I have spent a restless night thinking about Copepod and her untimely passing, I had never met her, don’t even know her name or her age but what I do know is she lived her life to the full and never seemed to let this condition we all share get her down or stop her in doing what she wanted. It has really brought home to me how we should all live every day as it comes, don’t sweat the small stuff, do that thing you have always wanted to do but were too scared, nervous, worried. That would be the best tribute we could all give to Copepod and her family.


----------



## Donald (Jan 10, 2018)

This is really terrible news never met her but she was active and full of life rip Copepod .


----------



## Lisa66 (Jan 10, 2018)

@eggyg you have summed up perfectly how I, and I'm sure everyone else have been feeling and thinking. Thank you for finding the right words.


----------



## Grannylorraine (Jan 10, 2018)

I am so shocked and sad to hear this news.  RIP Copepod.


----------



## Stefan Diabetes UK (Jan 10, 2018)

Really sad to hear this, awful. My thoughts are with her family and friends, and as so many have said she'll be greatly missed here.


----------



## Ingressus (Jan 10, 2018)

Wow sorry to hear this all my best to the family i got good advice from Copepod what a shock


----------



## Ralph-YK (Jan 10, 2018)

eggyg said:


> It has really brought home to me how we should all live every day as it comes, don’t sweat the small stuff, do that thing you have always wanted to do but were too scared, nervous, worried.


Yes.


----------



## novorapidboi26 (Jan 10, 2018)

This is truly sad news.....another forum star gone to soon..........


----------



## Flower (Jan 10, 2018)

Devastating news. I am so shocked and saddened. 
My thoughts are with her family and friends.


----------



## muddlethru (Jan 10, 2018)

So very sad to hear the news.
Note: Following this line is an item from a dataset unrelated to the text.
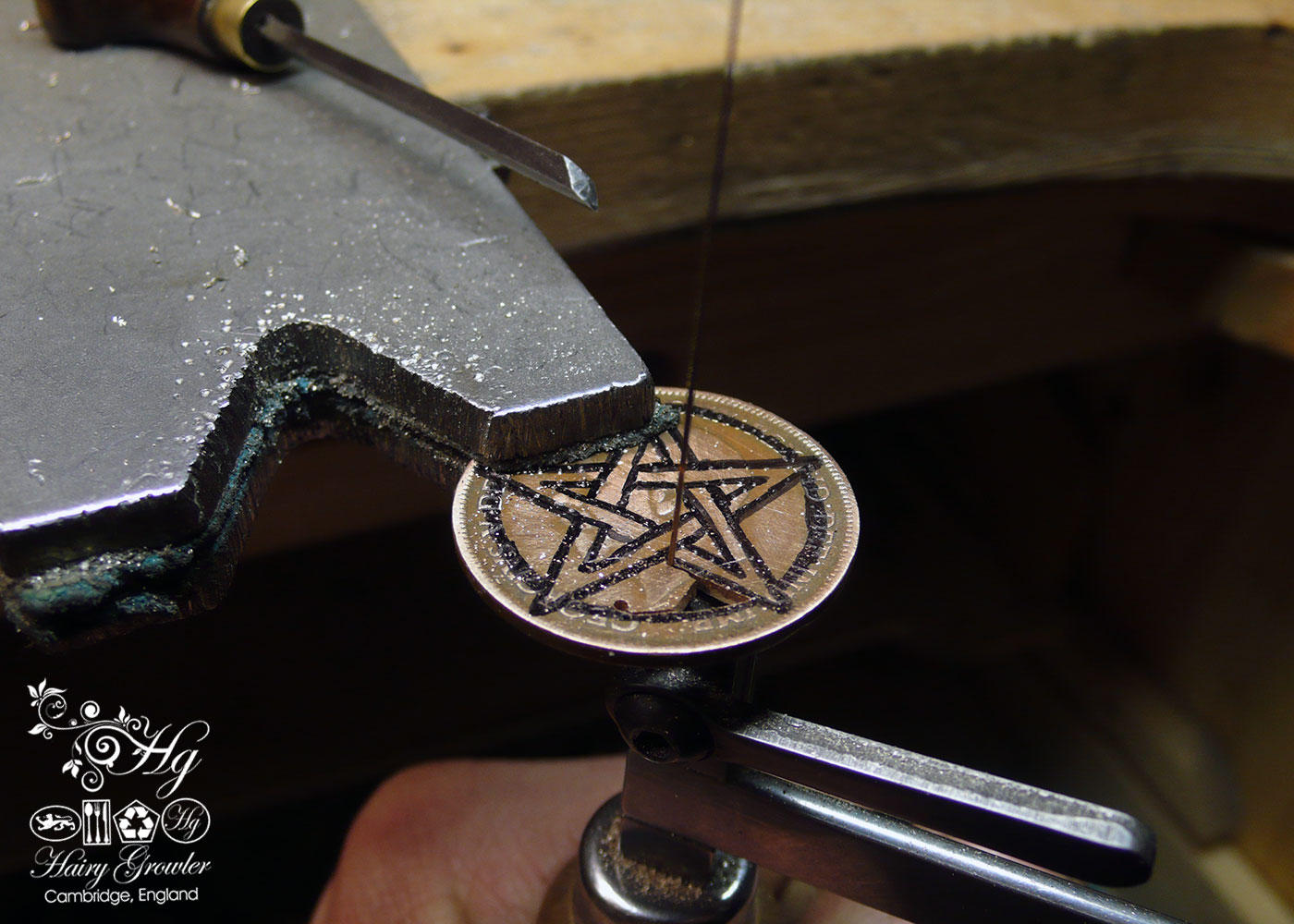 Hand cut pentacle coin pendant made as a personal talisman in the Hg workshop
RIP


----------



## Jonathan_15Jan1969 (Jan 10, 2018)

Very sad and sorry about this news from someone very active and supportive to everyone who posts.
I often visit the forum and do not post often or take part as much but I do read a lot and her contributions
are always pleasant ones and interesting to read.

Not sure if it's appropriate but I came across this poem and thought I'd include it. 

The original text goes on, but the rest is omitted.